It has been 11 years since the Federal Trade Commission (FTC) issued its guidelines regarding disclosures in Internet advertising, known as the Dot Com Disclosures.

Back in 2000, when the Dot Com Disclosures were first published, the Internet community had just experienced the bursting of the dot-com bubble, Pets.com was still flying high, no one had heard of an iPhone (or even an iPod for that matter) and Marc Zuckerberg was in 10th grade. Much has changed. Since that time, technology has drastically improved the speed and quality of online communications and Internet advertising in the United States has grown from just over $8 billion in 2000 to over $37 billion in 2010.

As a result of the changing online landscape, the FTC has announced that it is planning to update the Dot Com Disclosures and is soliciting comments from the public in order to gauge what issues should be addressed in the revised guides.

The Dot Com Disclosures were designed to assist online advertisers in complying with the prohibition on engaging in unfair or deceptive acts or practices pursuant to Section 5 of the FTC Act. When an ad makes an express or implied claim that might mislead a consumer without further explanation, a clear and conspicuous disclosure is necessary, regardless of the medium used to convey the marketing message. The Dot Com Disclosures are intended to apply this general legal requirement to the unique environment of the online world.

The Dot Com Disclosures originally identified six factors to consider when making disclosures:

  1. the placement of the disclosure and its proximity to the claim being qualified;
  2. the prominence of the disclosure;
  3. whether other portions of the ad distract attention from the disclosure;
  4. whether disclosures need to be repeated;
  5. whether audio disclosures have sufficient volume, cadence and duration; and
  6. whether the language of the disclosure is understandable for the intended audience.
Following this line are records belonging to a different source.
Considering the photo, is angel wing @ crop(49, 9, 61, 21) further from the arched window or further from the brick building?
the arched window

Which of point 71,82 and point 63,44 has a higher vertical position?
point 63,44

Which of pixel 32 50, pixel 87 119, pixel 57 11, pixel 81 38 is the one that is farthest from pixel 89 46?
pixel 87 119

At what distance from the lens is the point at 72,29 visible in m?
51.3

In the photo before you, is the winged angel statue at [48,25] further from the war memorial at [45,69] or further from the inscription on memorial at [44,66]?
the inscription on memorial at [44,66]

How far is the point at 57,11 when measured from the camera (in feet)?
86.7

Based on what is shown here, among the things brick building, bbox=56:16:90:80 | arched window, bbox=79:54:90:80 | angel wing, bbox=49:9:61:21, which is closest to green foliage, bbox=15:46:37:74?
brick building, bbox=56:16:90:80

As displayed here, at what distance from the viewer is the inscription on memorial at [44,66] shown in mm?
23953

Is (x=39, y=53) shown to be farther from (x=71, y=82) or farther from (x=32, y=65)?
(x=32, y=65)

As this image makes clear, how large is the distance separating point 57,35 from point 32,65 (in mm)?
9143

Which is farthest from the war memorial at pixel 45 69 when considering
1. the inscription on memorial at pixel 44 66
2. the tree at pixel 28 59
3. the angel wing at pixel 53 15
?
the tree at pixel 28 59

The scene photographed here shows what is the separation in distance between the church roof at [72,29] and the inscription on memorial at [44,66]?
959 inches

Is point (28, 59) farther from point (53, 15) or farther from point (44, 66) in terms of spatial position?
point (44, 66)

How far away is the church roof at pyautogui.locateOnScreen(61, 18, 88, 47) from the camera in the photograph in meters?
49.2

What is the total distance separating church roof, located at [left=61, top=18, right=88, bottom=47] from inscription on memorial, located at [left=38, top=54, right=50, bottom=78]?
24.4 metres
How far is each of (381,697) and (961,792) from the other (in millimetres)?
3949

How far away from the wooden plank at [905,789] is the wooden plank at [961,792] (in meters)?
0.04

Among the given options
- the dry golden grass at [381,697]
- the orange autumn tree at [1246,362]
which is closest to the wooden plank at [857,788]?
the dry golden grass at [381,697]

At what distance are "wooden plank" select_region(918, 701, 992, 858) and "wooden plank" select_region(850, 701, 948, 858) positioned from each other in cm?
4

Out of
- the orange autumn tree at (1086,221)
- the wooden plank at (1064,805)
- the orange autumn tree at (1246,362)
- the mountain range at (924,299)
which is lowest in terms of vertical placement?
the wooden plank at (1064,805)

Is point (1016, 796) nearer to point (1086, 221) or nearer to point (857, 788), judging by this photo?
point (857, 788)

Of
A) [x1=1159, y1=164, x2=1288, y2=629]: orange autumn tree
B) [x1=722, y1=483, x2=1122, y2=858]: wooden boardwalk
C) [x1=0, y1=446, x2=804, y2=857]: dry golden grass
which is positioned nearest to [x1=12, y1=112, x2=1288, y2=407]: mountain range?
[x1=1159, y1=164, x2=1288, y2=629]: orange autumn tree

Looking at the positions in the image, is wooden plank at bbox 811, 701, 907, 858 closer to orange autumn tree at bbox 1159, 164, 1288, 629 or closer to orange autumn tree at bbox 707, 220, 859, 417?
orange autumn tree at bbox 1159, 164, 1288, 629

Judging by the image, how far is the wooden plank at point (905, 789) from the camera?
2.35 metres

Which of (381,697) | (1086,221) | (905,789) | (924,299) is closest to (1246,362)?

The Dot Com Disclosures contained examples of mock ads to help analyze and apply these six factors. The examples published in 2000 obviously did not contemplate ads on smartphones or iPads or the use of social networking. As a result, marketers have been left to their own devices to apply the guidance from the disclosures to current technology and services.

While the FTC's request for comments covers a number of areas, the FTC identified the following areas of particular interest:

  • issues raised by new technologies (i.e., smartphones; tablets) and new Internet activities (i.e., social networking; user-generated content);
  • issues raised by new laws since 2000 (e.g., laws regarding privacy);
  • unique issues that require disclosures separate from general disclosures (i.e., online behavioral advertising);
  • whether guidance in the original Dot Com Disclosures is outdated or unnecessary; and
  • issues relating to online affiliate marketing.